Reviewby Theron Martin, Oct 3rd 2005
Based on an obscure Web novel, The World is an online virtual reality fantasy game that has become the most popular MMORPG that the real world has ever seen. Run by the C.C. Corporation, it has expanded to such a degree that even the company personnel behind the game can no longer see the complete picture. Such complexity occasionally generates bugs, and it falls to the system administrators and their Cobalt Knights to deal with both those problems and with cheaters. Vagrant AIs pose the greatest threat, as they have the potential to upset the game's balance. When one escapes being deleted, however, it poses a great concern for Watarai, one of the system administrators. Before he can track it down, however, a high-level player named Albireo encounters a strange girl named Lycoris who latches onto him. Though she seems to be one of the game's special events, some things about her are disturbing. Albireo eventually comes to realize that she holds a dangerous secret, one that could, in time, shake The World to its foundations.

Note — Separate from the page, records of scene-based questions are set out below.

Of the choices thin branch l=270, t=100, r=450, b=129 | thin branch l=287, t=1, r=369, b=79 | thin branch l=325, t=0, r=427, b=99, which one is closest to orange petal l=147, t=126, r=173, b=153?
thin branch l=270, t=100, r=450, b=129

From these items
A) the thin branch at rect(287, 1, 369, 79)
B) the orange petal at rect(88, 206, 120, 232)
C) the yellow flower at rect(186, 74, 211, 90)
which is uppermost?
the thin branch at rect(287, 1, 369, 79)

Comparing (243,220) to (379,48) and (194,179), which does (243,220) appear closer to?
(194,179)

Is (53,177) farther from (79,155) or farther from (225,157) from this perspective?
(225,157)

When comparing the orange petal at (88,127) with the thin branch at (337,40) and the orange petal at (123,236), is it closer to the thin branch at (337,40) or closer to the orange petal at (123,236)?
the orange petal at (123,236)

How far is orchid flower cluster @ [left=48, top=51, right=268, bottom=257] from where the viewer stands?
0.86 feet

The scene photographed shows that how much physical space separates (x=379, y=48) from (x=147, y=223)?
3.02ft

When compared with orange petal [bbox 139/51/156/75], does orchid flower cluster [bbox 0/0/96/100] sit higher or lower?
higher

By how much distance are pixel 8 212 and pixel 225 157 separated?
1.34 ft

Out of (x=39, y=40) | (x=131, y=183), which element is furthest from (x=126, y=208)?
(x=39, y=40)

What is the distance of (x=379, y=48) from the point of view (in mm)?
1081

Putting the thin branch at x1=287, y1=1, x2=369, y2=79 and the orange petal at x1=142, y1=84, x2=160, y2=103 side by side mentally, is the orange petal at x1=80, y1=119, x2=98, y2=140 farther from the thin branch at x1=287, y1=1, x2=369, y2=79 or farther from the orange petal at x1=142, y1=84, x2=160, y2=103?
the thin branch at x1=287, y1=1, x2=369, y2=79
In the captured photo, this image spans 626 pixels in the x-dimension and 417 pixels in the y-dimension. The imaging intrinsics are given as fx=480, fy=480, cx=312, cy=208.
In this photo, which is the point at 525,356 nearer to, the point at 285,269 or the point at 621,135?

|The story of .hack was designed to be a unique multimedia integration of anime, manga, video games, card games, and novels, but not until the end of August did a translation of one of the latter finally make its way to the States. Thanks to Tokyopop, we now have AI Buster, the first of the .hack novels, available in English. It serves as a prequel to the .hack//SIGN anime, as it is set shortly before the TV series and foreshadows events which happen in the series. None of the main characters from SIGN make an appearance here, but several significant peripheral characters – most notably Balmung of the Azure Sky – do. As an added bonus, fans of the TV series get to see exactly why Balmung and Orca are legendary heroes within the game. They didn't earn that designation for nothing!
AI Buster explains itself well enough and makes a good enough story on its own that a reader need have no prior knowledge of the .hack franchise to appreciate it. Such a reader will be left at the end with the sense that a lot more story is yet to be told, so the novel could serve as a springboard for new fans. Those who are already fans of the franchise will enjoy the background and structural details it provides about The World and its origins and operations. It does, in fact, fill in some gaps about elements of The World which are not adequately explained in the anime, such as the meaning of the tattoos each character has and how characters are able to perform actions like sitting, laying down, or changing facial expressions in a game where the player is just handling a controller at a home terminal. It also posits the scary notion that a single cleverly-designed virus could virtually shut down the Internet and the calamity that would ensue from such an event given how integrated the Internet is into modern society. Although probably not intended as anything but flavor, the idea that the patchwork nature of the Internet's evolution could leave it vulnerable to such an occurrence is disturbing indeed.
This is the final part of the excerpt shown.